Kernel Stein Discrepancy Descent
This addresses sampling challenges in machine learning and statistics, offering a novel particle-based approach, though it is incremental with identified limitations.
The paper tackles the problem of sampling from a target probability distribution known up to a normalization constant by proposing KSD Descent, a deterministic score-based method using particles, which leverages robust optimization schemes like L-BFGS but can get stuck in spurious local minima.

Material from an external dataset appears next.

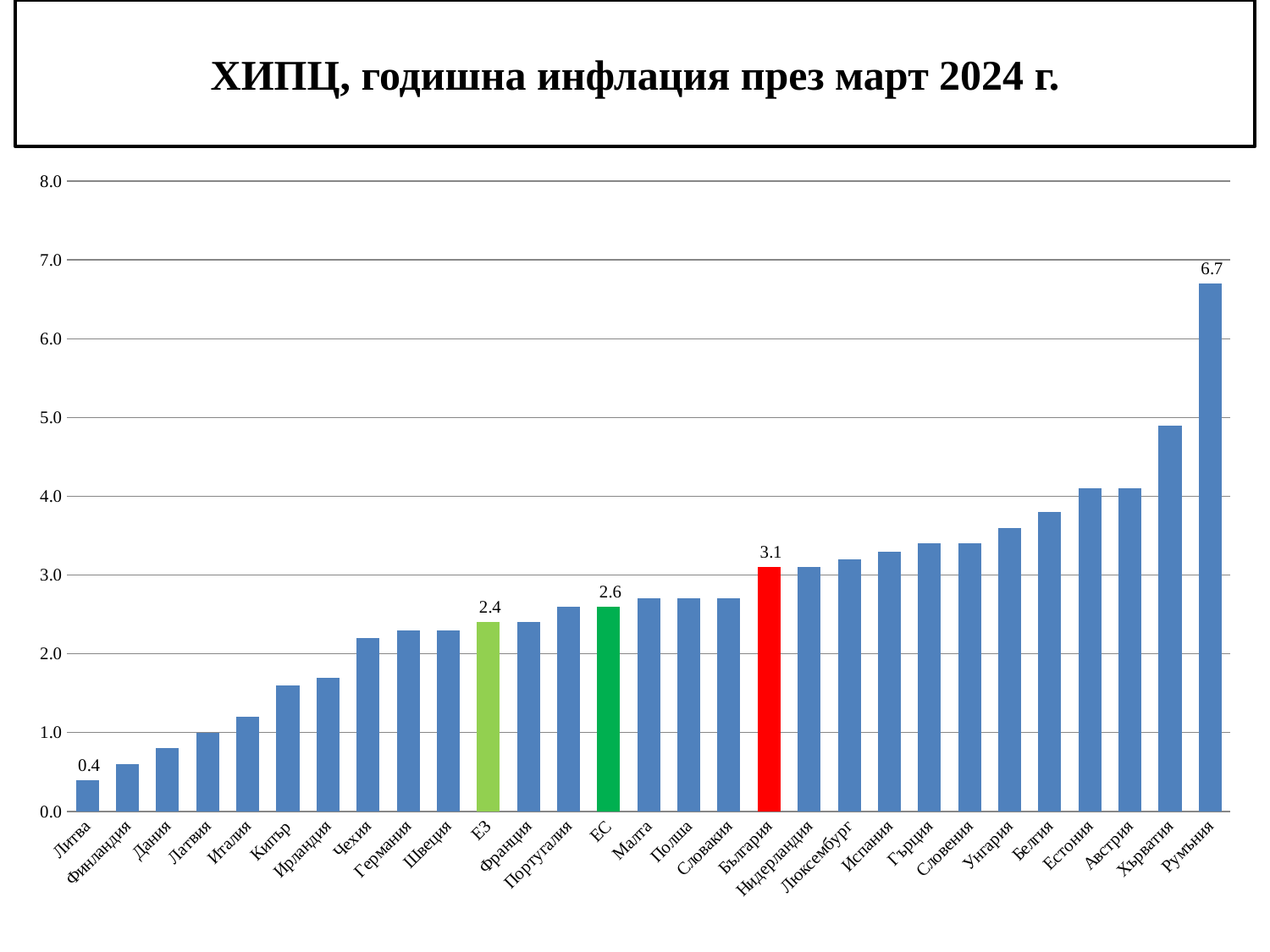
Which category has the highest value? Румъния Is the value for Финландия greater or less than 1.0? less Which category has the lowest value? Литва How many categories are shown on the x axis? 29 Which is larger, the value for България or the value for ЕС? България What is the value for България? 3.1 Is the value for Хърватия greater or less than 4.0? greater What is the value for Румъния? 6.7 What is the difference between the values for ЕС and ЕЗ? 0.2 What is the value for ЕЗ? 2.4 What is the difference between the values for Румъния and България? 3.6 What kind of chart is this? bar chart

Among dissimilarities between probability distributions, the Kernel Stein Discrepancy (KSD) has received much interest recently. We investigate the properties of its Wasserstein gradient flow to approximate a target probability distribution $π$ on $\mathbb{R}^d$, known up to a normalization constant. This leads to a straightforwardly implementable, deterministic score-based method to sample from $π$, named KSD Descent, which uses a set of particles to approximate $π$. Remarkably, owing to a tractable loss function, KSD Descent can leverage robust parameter-free optimization schemes such as L-BFGS; this contrasts with other popular particle-based schemes such as the Stein Variational Gradient Descent algorithm. We study the convergence properties of KSD Descent and demonstrate its practical relevance. However, we also highlight failure cases by showing that the algorithm can get stuck in spurious local minima.